Die Autoschau ist nach ein paar Tagen vorbei, was bleibt, ist die Politik in einem Rathaus, in dem die Grünen zahlenmäßig die Größten sind. Wo steht die Stadt der dicken Auspuffe? Vor zwei Jahren forderten viele Zehntausend Münchner im Rad-Entscheid mehr und bessere Radwege. Das Rathaus gelobte, rasch zu handeln. Und siehe, ein Anfang ist gemacht - es wurden neue Radwege in homöopathischen Dosen ausgewiesen. Die Velo-Globuli tun dem Autoverkehr nicht weh, und als Placebo beruhigen sie manche Radler. Alles gut? Es existieren durchgehende und gefahrlose Routen, sogar ein Radschnellweg - aber nur in den Albträumen der Autofahrer und so mancher Verwaltungsfachkräfte, die vor lauter Planen das Bauen vergessen.

Dass das Münchner Routennetz vor allem aus Löchern besteht, können Alltagsradler bestätigen. Wer zufällig auf einen ausreichend breiten Fahrradstreifen stößt, der muss sich im Slalom üben. Alle paar Meter ein Hindernis, ein Pkw, ein Lkw, gerne auch in Einmündungen, Ausfahrten, Ampelfurten. Hält das Menschen vom Umstieg aufs Radl ab? Ist es gar gefährlich, wenn man sich plötzlich auf einer Spur mit einem 40-Tonner findet? Ach wo! Sonst würden die Verantwortlichen doch was dagegen tun. Das grün-rote Rathaus toleriert die Radwegparker, in Eintracht mit der Polizei aus dem schwarzen Innenministerium. Radler, euer Streifchen ist für alle da!

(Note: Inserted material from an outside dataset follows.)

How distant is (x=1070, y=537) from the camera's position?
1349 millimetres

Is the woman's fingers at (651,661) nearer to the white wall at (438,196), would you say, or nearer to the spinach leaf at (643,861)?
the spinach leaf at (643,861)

Alles Polemik? Ja, gewiss. Alles Quatsch? Nicht wirklich. Im Verkehrssektor sinken die klimaschädlichen Emissionen bisher nicht, das aber wäre nötig, um das Klimaziel zu erreichen. Dafür bräuchte es eine Verkehrspolitik, die den Straßenraum umverteilt, zugunsten des emissionsfreien Fahrrads. Das allein würde nicht die Welt retten, aber einen Beitrag leisten, auch den Kindern der SUV-Fahrer zuliebe. Denn um nichts weniger geht es: um das Leben in der Zukunft.

Gegen die IAA sammeln sich die Demonstrierenden - willkommen! Bloß die Schnecke im grün-roten Rathaus kommt nur zentimeterweise voran. Alle, die eine nachhaltige Mobilität wollen, stehen vor einer großen Aufgabe. Sie muss endlich angepackt werden.